Compare Ball's and MT's Texts

Slavery in the U.S.

. . . but a great crowd of people gathered and remained around the jail all the morning; many of whom were intoxicated, and sang and shouted in honor of free government and the rights of man. About eleven o'clock, a long table was spread under a row of trees which grew in the street, not far from the jail, and which appeared to me to be of the kind called in Pennsylvania, the pride of China. At this table several hundred persons sat down to dinner soon after noon, and continued to eat and drink, and sing songs in honor of liberty, for more than two hours. At the end of the dinner a gentleman rose and stood upon his chair, near one end of the table, and begged the company to hear him for a few minutes. He informed them that he was a candidate for some office -- but what office it was I do not recollect -- and said, that as it was an acknowledged principle of our free government, that all men were born free and equal, he presumed it would not be deemed an act of arrogance in him, to call upon them for their votes at the coming election.

About five o'clock, the jailer came and stood at the front door of the jail, and proclaimed, in a very loud voice, that a sale of the most valuable slaves would immediately take place . . .

Connecticut Yankee

. . . it was near the middle of the forenoon when we entered the market square of the town. We dismounted, and left our thanks once more for my lord, and then approached a crowd assembled in the center of the square, to see what might be the object of interest. It was the remnant of that old peregrinating band of slaves! So they had been dragging their chains about, all this weary time. That poor husband was gone, and also many others; and some few purchases had been added to the gang. The king was not interested, and wanted to move along, but I was absorbed, and full of pity. I could not take my eyes away from these worn and wasted wrecks of humanity. There they sat, grounded upon the ground, silent, uncomplaining, with bowed heads, a pathetic sight. And by hideous contrast, a redundant orator was making a speech to another gathering not thirty steps away, in fulsome laudation of "our glorious British liberties!"

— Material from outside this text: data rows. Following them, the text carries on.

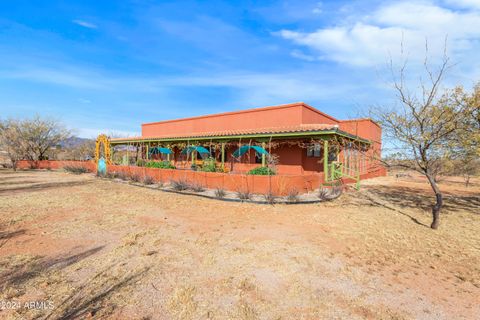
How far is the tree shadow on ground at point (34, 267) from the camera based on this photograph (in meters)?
3.55

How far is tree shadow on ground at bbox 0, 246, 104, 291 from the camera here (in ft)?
11.6

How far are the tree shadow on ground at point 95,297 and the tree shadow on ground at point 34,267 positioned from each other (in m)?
0.88

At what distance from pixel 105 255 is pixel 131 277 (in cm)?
118

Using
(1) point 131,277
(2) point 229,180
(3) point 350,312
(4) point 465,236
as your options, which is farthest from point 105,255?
(4) point 465,236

I was boiling. I had forgotten I was a plebeian, I was remembering I was a man. Cost what it might, I would mount that rostrum and --

Click! the king and I were handcuffed together! Our companions, those servants, had done it; my lord Grip stood looking on. The king burst out in a fury, and said:

"What meaneth this ill-mannered jest?"

My lord merely said to his head miscreant, coolly:

"Put up the slaves and sell them!"

SLAVES! The word had a new sound -- and how unspeakably awful!